England's medium-fast glut

The best bowlers, but not the quickest, get it done.

You will probably not have heard of Ken Higgs. But When he played in them he took 71 wickets at 20.74.

In New Zealand, he played three matches and averaged 9.74. In the UK he averaged around 23, which was his first-class mark. Ken Higgs was a fantastic cricketer.

His career also spanned a very long time. 10,340 days. Or 28 years, 3 months and 21 days. He started in 1958 and finished his career in 1986. However, he retired in 1970, then in 1972 made a comeback with Leicestershire before retiring again in the early 80s. But in 1986 he played two more matches.

That is because he was the Leicestershire bowling coach, and they were short of players, so he made a comeback. In his first match, he came on as the second change and only went and took a five-wicket haul against Yorkshire. In that attack was Phil DeFreitas. The point is that he's no ordinary bowler, he was great in Tests and took a five-for at the age of 49.

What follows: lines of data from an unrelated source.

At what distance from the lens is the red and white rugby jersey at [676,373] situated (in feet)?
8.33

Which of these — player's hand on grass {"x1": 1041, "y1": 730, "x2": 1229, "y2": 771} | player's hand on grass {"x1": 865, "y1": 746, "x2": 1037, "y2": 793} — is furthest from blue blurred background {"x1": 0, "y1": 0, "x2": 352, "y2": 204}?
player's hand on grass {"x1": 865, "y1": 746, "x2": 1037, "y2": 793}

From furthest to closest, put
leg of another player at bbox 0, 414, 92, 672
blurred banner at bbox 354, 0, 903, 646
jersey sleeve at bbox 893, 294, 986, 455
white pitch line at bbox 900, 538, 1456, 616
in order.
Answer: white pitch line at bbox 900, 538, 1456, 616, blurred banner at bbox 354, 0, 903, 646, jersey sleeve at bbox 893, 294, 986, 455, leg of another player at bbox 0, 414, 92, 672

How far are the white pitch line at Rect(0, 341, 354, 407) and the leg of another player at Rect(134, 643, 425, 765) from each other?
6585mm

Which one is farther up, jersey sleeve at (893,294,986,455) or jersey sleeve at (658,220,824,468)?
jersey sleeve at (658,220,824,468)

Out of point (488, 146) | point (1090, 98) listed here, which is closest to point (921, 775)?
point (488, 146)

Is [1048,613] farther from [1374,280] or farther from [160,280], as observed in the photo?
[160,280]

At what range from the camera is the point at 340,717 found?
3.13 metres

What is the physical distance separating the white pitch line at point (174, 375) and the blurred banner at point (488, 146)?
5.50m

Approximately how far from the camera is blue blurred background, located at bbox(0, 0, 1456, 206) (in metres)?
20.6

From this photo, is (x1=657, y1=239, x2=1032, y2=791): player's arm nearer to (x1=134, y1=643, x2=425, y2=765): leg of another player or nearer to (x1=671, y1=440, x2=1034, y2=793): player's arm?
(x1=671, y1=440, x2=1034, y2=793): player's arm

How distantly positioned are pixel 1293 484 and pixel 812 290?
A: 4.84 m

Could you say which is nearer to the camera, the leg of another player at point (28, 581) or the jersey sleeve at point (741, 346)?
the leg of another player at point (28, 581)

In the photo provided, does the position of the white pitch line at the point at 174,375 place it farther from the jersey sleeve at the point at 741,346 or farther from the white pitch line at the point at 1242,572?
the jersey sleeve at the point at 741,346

You might be justified in wondering why I have spent all this time speaking about the great Ken Higgs. It's not just the berserk backside or even the weird curved run-up on the way in. It's what Ken Higgs represents, England's medium-fast seam bowling in perfection. And yet in 1968, this beast of a seam bowler would play his final Test.

Why? Because at any one time, England has a bucketload of Ken Higgs around. You are what your conditions dictate in Tests, and English cricket produces line and length wobblers more than anyone else ever has.

You see them playing club cricket, on village greens or right throughout the lower levels of English pro cricket. Jogging in, placing it on a line, nipping it both ways. Batting in English cricket is overcoming their nagging metronomic boring existence. There is no doubt that England is the home of the medium-fast seamers.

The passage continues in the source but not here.